Après l’école primaire, le garçon est appelé à poursuivre ses études à Bafoussam dans la province de l’Ouest. Il ne démord pas de son hobby. En classe de 4e, en 1974, participant au tournoi interclasse, ses qualités protubérantes font écho au point d’attirer les regards des dirigeants d’Espoir de Bangou, une équipe de D2 de la localité. Seulement l’aventure avec le petit club ne dure qu’une saison. Car Racing de Bafoussam lui fait une cour assidue et le jeune joueur n’y résiste pas. En 1976, le jeune conduit le club, encore en D2, à la Coupe du Cameroun. Celui-ci s’incline en final devant Canon de Yaoundé (0-2) après avoir balayé sur son passage des équipes de D1 comme Aigle de Nkongsamba et Caïman de Douala. Dès lors le génie de Tsemo dépasse les limites de l’Ouest. Les portes de l’équipe nationale junior du Cameroun lui sont ouvertes.
Il est désormais partagé entre l’école et les terrains de football. L’élève est allé du Collège de la Réunification, au Ces de Bafoussam puis a choisi le Cetic de la même ville pour enfin de compte faire du football son métier. En 1977, Raymond Fomete (Le frère aîné de Jules Nyongha) qui vient d’hériter des Lions Indomptables en remplacement de l’Allemand Karl Heins Vegens fait confiance au Lionceau. C’est ainsi qu’il rejoint les Roger Milla, Thomas Nkono, Jean Marie Tsebo, David Mayebi, Grégoire Mbida, Joseph Bell, Théophile Abega… etc. Cependant, son ascension fulgurante ne sera pas sans embûches. «Mon mauvais souvenir dans les Lions reste la discrimination dont j’y étais victime.». Car il faut le dire aujourd’hui, en concurrence avec son ami-intime Milla, ce dernier s’opposera à maintes reprises à sa titularisation, au point de claquer souvent la porte de l’équipe nationale.

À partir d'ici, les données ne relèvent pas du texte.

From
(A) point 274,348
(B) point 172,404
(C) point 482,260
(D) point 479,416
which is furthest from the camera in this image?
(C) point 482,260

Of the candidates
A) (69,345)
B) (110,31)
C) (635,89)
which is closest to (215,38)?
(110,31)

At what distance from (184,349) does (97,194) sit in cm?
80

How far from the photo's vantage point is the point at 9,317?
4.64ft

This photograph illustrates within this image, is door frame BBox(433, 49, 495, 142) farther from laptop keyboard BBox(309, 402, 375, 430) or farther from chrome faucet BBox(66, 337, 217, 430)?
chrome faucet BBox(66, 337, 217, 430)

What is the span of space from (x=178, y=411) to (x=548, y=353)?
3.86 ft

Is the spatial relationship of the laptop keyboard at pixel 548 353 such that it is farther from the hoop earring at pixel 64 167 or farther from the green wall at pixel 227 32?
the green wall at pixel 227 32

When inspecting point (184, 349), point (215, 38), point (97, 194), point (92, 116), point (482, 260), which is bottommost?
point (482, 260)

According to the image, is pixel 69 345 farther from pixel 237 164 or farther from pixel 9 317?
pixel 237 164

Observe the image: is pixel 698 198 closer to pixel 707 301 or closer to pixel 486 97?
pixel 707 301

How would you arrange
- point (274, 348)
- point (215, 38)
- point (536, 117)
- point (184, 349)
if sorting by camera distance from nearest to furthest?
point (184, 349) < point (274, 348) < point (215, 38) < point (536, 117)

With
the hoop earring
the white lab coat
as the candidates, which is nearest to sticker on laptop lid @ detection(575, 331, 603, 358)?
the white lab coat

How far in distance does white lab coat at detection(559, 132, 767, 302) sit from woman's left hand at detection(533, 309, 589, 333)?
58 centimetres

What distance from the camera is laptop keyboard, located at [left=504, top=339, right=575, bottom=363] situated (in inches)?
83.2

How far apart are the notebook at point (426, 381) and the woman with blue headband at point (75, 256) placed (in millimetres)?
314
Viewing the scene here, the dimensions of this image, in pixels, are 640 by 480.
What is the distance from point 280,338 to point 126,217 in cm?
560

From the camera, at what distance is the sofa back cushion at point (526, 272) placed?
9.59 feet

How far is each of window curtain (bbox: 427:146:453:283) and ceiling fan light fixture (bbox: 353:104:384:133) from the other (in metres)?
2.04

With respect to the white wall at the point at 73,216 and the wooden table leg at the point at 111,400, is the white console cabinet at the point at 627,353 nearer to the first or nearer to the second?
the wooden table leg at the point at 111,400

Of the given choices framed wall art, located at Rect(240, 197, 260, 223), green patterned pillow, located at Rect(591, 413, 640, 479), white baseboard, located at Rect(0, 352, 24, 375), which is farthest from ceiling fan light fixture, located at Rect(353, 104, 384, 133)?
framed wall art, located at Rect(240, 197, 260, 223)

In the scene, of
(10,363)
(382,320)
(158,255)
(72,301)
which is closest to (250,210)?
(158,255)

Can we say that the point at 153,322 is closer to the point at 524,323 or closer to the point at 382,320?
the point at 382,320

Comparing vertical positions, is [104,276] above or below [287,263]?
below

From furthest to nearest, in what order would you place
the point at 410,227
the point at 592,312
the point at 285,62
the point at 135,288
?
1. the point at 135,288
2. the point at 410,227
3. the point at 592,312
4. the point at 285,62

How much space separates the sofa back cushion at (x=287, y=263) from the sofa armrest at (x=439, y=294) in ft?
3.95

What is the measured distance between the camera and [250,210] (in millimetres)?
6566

Ne venant pas de Canon, d’Union ou de Tonnerre il a du mal à s’intégrer, à se faire accepter. Heureusement, il a l’estime de son coach. Lors d’une rencontre amicale face au Benfica de Lisbonne, l’entraîneur n’hésite pas à préférer Tsemo à Milla. Le bleu ne déçoit pas. C’est lui qui égalise pour le Cameroun mené (1-0). Le premier match en sélection est émaillé d’une action d’éclat. C’est inoubliable. « Ce moment est pour moi le plus grand souvenir de ma vie footbalistique », pense-t-il.
Choix de vie
Peu de temps après, la sélection nationale militaire lui ouvre ses portes. C’est avec la grade de Sergent qu’il se retrouva en éliminatoire zone Afrique de la Coupe du monde militaire et en finale en Syrie où malheureusement les Lions Indomptables militaires sortiront au premier tour. A son retour, plusieurs propositions lui son faites comme prendre effectivement le grade de Sergent dans les Forces armées camerounaises, jouer dans le Tonnerre de Yaoundé, l’Union de Douala. A toutes ces opportunités, il oppose une fin de non recevoir. Il est très lié à Racing de Bafoussam et entend y rester. Il reconnaît aujourd’hui n’avoir pas nourri plus grande ambition que celle-là en dehors de se vêtir du maillot de l’équipe nationale parallèlement.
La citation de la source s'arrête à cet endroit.